== WHAT YOU SHOULD DO ==
Print every one of the records below verbatim, character for character, without changing anything.

== RECORDS FOR PROCESSING ==
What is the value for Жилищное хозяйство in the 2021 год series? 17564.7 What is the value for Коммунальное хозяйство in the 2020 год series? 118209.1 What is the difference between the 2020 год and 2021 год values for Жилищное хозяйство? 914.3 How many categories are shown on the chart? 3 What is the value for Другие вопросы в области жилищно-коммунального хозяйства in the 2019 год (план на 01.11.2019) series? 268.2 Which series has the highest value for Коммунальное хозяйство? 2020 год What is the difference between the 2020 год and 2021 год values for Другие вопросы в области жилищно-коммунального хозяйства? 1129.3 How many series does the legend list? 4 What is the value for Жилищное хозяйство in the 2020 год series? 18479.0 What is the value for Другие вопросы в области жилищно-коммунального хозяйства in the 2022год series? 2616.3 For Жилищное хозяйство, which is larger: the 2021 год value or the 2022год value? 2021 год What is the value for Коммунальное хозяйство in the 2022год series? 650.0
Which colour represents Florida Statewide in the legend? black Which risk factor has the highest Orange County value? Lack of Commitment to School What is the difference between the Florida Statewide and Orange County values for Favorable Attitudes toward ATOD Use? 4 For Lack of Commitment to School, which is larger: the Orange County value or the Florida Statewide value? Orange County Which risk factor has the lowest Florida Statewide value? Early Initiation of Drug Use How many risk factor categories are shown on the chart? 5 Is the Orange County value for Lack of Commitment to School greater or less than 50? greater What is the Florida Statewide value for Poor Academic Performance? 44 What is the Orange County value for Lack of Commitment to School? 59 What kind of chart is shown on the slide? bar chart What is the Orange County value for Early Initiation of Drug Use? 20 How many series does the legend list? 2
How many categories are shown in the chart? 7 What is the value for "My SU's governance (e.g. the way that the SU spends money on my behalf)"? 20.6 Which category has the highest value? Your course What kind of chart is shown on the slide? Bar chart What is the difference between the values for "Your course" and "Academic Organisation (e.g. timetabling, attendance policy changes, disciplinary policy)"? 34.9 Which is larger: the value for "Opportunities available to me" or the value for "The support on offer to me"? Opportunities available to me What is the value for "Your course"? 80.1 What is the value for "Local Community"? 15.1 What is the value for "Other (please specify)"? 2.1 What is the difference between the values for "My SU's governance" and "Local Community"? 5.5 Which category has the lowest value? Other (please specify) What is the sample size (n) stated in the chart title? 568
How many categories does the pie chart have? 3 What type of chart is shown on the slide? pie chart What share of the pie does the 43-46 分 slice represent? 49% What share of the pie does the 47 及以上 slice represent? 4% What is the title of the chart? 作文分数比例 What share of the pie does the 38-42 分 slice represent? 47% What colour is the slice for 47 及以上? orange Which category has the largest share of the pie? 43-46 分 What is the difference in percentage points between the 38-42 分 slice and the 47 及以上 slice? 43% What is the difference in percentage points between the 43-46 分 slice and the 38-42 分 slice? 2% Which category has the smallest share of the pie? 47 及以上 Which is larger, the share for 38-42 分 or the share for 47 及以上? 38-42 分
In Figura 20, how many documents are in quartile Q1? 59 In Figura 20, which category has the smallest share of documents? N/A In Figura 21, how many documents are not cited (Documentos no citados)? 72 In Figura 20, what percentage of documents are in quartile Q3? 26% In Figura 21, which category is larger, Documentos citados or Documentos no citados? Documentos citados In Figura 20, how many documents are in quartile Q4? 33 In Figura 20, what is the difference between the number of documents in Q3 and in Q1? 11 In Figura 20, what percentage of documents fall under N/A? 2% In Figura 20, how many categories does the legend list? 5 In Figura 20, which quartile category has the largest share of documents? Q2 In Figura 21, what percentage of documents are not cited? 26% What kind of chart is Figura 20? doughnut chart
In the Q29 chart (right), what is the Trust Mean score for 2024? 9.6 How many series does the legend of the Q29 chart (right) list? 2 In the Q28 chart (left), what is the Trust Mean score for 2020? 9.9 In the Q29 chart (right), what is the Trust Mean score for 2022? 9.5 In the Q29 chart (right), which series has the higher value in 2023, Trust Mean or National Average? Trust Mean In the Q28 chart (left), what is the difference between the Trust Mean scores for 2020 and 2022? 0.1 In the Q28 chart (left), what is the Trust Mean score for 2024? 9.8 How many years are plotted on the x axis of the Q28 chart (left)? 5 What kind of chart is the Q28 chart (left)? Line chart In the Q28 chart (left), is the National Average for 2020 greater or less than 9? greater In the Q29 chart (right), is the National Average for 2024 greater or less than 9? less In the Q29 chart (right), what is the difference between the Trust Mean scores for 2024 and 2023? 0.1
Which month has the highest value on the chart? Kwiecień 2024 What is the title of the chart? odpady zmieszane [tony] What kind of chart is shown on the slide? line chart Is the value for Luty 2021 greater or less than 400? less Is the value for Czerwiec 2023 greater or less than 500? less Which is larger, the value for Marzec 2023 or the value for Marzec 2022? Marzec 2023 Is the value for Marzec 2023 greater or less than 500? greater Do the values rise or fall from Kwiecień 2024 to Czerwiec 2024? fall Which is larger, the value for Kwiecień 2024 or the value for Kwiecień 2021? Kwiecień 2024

== ANSWER TO THE PROBLEM ==
What is the value for Жилищное хозяйство in the 2021 год series? 17564.7 What is the value for Коммунальное хозяйство in the 2020 год series? 118209.1 What is the difference between the 2020 год and 2021 год values for Жилищное хозяйство? 914.3 How many categories are shown on the chart? 3 What is the value for Другие вопросы в области жилищно-коммунального хозяйства in the 2019 год (план на 01.11.2019) series? 268.2 Which series has the highest value for Коммунальное хозяйство? 2020 год What is the difference between the 2020 год and 2021 год values for Другие вопросы в области жилищно-коммунального хозяйства? 1129.3 How many series does the legend list? 4 What is the value for Жилищное хозяйство in the 2020 год series? 18479.0 What is the value for Другие вопросы в области жилищно-коммунального хозяйства in the 2022год series? 2616.3 For Жилищное хозяйство, which is larger: the 2021 год value or the 2022год value? 2021 год What is the value for Коммунальное хозяйство in the 2022год series? 650.0
Which colour represents Florida Statewide in the legend? black Which risk factor has the highest Orange County value? Lack of Commitment to School What is the difference between the Florida Statewide and Orange County values for Favorable Attitudes toward ATOD Use? 4 For Lack of Commitment to School, which is larger: the Orange County value or the Florida Statewide value? Orange County Which risk factor has the lowest Florida Statewide value? Early Initiation of Drug Use How many risk factor categories are shown on the chart? 5 Is the Orange County value for Lack of Commitment to School greater or less than 50? greater What is the Florida Statewide value for Poor Academic Performance? 44 What is the Orange County value for Lack of Commitment to School? 59 What kind of chart is shown on the slide? bar chart What is the Orange County value for Early Initiation of Drug Use? 20 How many series does the legend list? 2
How many categories are shown in the chart? 7 What is the value for "My SU's governance (e.g. the way that the SU spends money on my behalf)"? 20.6 Which category has the highest value? Your course What kind of chart is shown on the slide? Bar chart What is the difference between the values for "Your course" and "Academic Organisation (e.g. timetabling, attendance policy changes, disciplinary policy)"? 34.9 Which is larger: the value for "Opportunities available to me" or the value for "The support on offer to me"? Opportunities available to me What is the value for "Your course"? 80.1 What is the value for "Local Community"? 15.1 What is the value for "Other (please specify)"? 2.1 What is the difference between the values for "My SU's governance" and "Local Community"? 5.5 Which category has the lowest value? Other (please specify) What is the sample size (n) stated in the chart title? 568
How many categories does the pie chart have? 3 What type of chart is shown on the slide? pie chart What share of the pie does the 43-46 分 slice represent? 49% What share of the pie does the 47 及以上 slice represent? 4% What is the title of the chart? 作文分数比例 What share of the pie does the 38-42 分 slice represent? 47% What colour is the slice for 47 及以上? orange Which category has the largest share of the pie? 43-46 分 What is the difference in percentage points between the 38-42 分 slice and the 47 及以上 slice? 43% What is the difference in percentage points between the 43-46 分 slice and the 38-42 分 slice? 2% Which category has the smallest share of the pie? 47 及以上 Which is larger, the share for 38-42 分 or the share for 47 及以上? 38-42 分
In Figura 20, how many documents are in quartile Q1? 59 In Figura 20, which category has the smallest share of documents? N/A In Figura 21, how many documents are not cited (Documentos no citados)? 72 In Figura 20, what percentage of documents are in quartile Q3? 26% In Figura 21, which category is larger, Documentos citados or Documentos no citados? Documentos citados In Figura 20, how many documents are in quartile Q4? 33 In Figura 20, what is the difference between the number of documents in Q3 and in Q1? 11 In Figura 20, what percentage of documents fall under N/A? 2% In Figura 20, how many categories does the legend list? 5 In Figura 20, which quartile category has the largest share of documents? Q2 In Figura 21, what percentage of documents are not cited? 26% What kind of chart is Figura 20? doughnut chart
In the Q29 chart (right), what is the Trust Mean score for 2024? 9.6 How many series does the legend of the Q29 chart (right) list? 2 In the Q28 chart (left), what is the Trust Mean score for 2020? 9.9 In the Q29 chart (right), what is the Trust Mean score for 2022? 9.5 In the Q29 chart (right), which series has the higher value in 2023, Trust Mean or National Average? Trust Mean In the Q28 chart (left), what is the difference between the Trust Mean scores for 2020 and 2022? 0.1 In the Q28 chart (left), what is the Trust Mean score for 2024? 9.8 How many years are plotted on the x axis of the Q28 chart (left)? 5 What kind of chart is the Q28 chart (left)? Line chart In the Q28 chart (left), is the National Average for 2020 greater or less than 9? greater In the Q29 chart (right), is the National Average for 2024 greater or less than 9? less In the Q29 chart (right), what is the difference between the Trust Mean scores for 2024 and 2023? 0.1
Which month has the highest value on the chart? Kwiecień 2024 What is the title of the chart? odpady zmieszane [tony] What kind of chart is shown on the slide? line chart Is the value for Luty 2021 greater or less than 400? less Is the value for Czerwiec 2023 greater or less than 500? less Which is larger, the value for Marzec 2023 or the value for Marzec 2022? Marzec 2023 Is the value for Marzec 2023 greater or less than 500? greater Do the values rise or fall from Kwiecień 2024 to Czerwiec 2024? fall Which is larger, the value for Kwiecień 2024 or the value for Kwiecień 2021? Kwiecień 2024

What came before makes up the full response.